In the records that follow, find the line with "CHRISTIAN ROTH SUNGLASSES"; from there, retype every line exactly through the line with "Art: Flower Freedom", which also belongs to the answer.

Records provided
________________________________________

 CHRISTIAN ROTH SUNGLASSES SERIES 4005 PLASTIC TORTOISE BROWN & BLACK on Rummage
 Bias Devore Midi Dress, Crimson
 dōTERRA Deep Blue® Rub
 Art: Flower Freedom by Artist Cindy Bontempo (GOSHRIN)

________________________________________

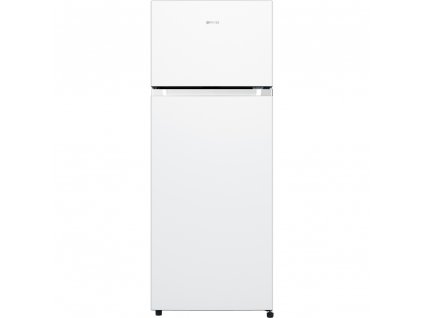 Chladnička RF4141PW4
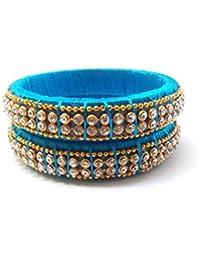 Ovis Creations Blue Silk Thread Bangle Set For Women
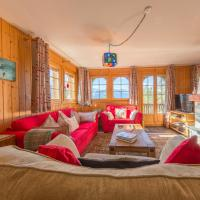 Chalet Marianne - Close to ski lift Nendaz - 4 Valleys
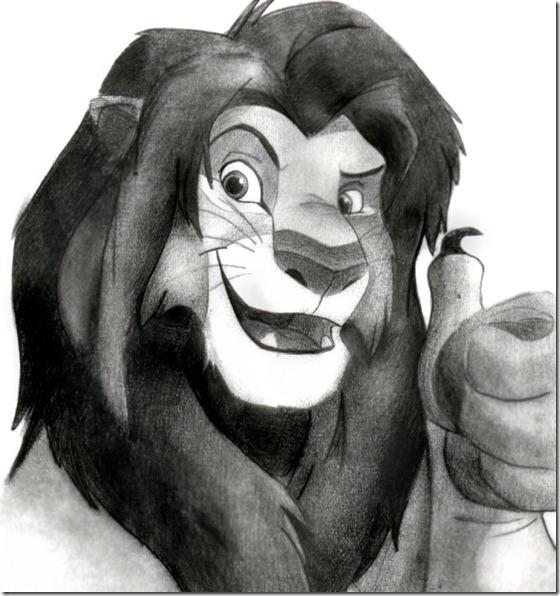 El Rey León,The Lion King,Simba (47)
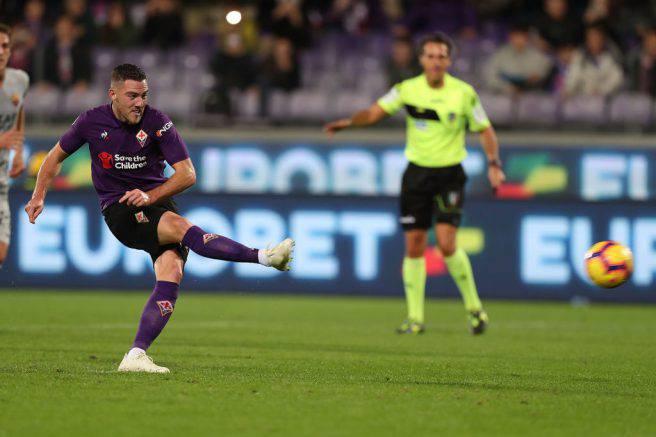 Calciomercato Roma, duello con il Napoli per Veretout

________________________________________

Task response
 CHRISTIAN ROTH SUNGLASSES SERIES 4005 PLASTIC TORTOISE BROWN & BLACK on Rummage
 Bias Devore Midi Dress, Crimson
 dōTERRA Deep Blue® Rub
 Art: Flower Freedom by Artist Cindy Bontempo (GOSHRIN)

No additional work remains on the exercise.